Based on the percentage of questions the word occurs in, find expected counts. Compute the chi squared value based on the expected counts and the observed counts for high and low value questions. 

We can then find the words with the biggest differences in usage between high and low value questions, by selecting the words with the highest associated chi-squared values.

In [12]:
def determine_value(row):
    value = 0
    if row["clean_value"] > 800:
        value = 1
    return value

jeopardy["high_value"] = jeopardy.apply(determine_value, axis=1)

In [13]:
def count_usage(term):
    low_count = 0
    high_count = 0
    for i, row in jeopardy.iterrows():
        if term in row["clean_question"].split(" "):
            if row["high_value"] == 1:
                high_count += 1
            else:
                low_count += 1
    return high_count, low_count

comparison_terms = list(terms_used)[:5]
observed_expected = []
for term in comparison_terms:
    observed_expected.append(count_usage(term))

observed_expected

[(11, 30), (0, 2), (1, 0), (1, 2), (0, 1)]

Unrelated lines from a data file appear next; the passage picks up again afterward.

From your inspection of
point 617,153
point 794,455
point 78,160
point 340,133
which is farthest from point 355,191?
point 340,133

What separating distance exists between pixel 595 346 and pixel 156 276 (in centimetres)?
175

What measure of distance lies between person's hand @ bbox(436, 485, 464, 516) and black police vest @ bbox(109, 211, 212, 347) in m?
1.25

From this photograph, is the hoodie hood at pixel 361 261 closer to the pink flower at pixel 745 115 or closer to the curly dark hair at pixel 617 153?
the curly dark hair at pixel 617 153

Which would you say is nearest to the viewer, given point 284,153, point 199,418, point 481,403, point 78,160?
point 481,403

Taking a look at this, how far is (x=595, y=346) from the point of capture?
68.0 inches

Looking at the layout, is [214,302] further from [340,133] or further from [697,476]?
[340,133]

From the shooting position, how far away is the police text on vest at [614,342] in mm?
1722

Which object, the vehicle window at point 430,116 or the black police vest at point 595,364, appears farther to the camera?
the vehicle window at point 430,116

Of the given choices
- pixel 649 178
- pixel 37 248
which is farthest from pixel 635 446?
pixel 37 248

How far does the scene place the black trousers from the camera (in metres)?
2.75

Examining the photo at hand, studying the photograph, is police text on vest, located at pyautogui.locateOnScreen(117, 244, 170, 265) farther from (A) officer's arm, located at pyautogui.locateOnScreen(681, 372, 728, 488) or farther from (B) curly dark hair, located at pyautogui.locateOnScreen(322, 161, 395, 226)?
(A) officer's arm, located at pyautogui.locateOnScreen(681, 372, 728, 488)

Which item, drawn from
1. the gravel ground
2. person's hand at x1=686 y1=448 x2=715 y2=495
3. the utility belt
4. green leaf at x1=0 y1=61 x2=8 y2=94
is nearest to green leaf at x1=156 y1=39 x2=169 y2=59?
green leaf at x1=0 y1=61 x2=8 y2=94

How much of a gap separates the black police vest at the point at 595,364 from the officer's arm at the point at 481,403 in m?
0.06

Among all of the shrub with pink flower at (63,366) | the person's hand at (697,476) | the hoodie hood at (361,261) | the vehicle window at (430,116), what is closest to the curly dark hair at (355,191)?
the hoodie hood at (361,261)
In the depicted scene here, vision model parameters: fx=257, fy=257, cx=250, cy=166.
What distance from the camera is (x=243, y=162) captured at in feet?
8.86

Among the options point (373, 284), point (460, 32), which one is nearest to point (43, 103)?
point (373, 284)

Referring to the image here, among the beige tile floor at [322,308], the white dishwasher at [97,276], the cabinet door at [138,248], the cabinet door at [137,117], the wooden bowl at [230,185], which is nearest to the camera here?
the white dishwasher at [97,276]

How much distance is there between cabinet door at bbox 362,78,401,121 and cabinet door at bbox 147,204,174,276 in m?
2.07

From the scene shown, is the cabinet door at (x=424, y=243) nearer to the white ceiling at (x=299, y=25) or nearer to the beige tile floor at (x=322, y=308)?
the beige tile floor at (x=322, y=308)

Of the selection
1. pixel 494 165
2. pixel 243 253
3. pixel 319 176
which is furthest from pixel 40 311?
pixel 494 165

## Applying the Chi-Squared Test
Let's use the `scipy.stats.chisquare` function to compute the chi-squared value and p-value given the expected and observed counts.

In [14]:
from scipy.stats import chisquare
import numpy as np

high_value_count = jeopardy[jeopardy["high_value"] == 1].shape[0]
low_value_count = jeopardy[jeopardy["high_value"] == 0].shape[0]

chi_squared = []
for obs in observed_expected:
    total = sum(obs)
    total_prop = total / jeopardy.shape[0]
    high_value_exp = total_prop * high_value_count
    low_value_exp = total_prop * low_value_count
    
    observed = np.array([obs[0], obs[1]])
    expected = np.array([high_value_exp, low_value_exp])
    chi_squared.append(chisquare(observed, expected))

chi_squared

[Power_divergenceResult(statistic=0.044541102507489314, pvalue=0.8328501042245996),
 Power_divergenceResult(statistic=0.78995292846670262, pvalue=0.37411435927449888),
 Power_divergenceResult(statistic=2.5317964247338085, pvalue=0.11157312838169751),
 Power_divergenceResult(statistic=0.037234093889071389, pvalue=0.846989214486915),
 Power_divergenceResult(statistic=0.39497646423335131, pvalue=0.52969509124866954)]

## Chi-Squared results
None of the terms had a significant difference in usage between high value and low value rows. Additionally, the frequencies were all lower than 5, so the chi-squared test isn't as valid. It would be better to run this test with only terms that have higher frequencies.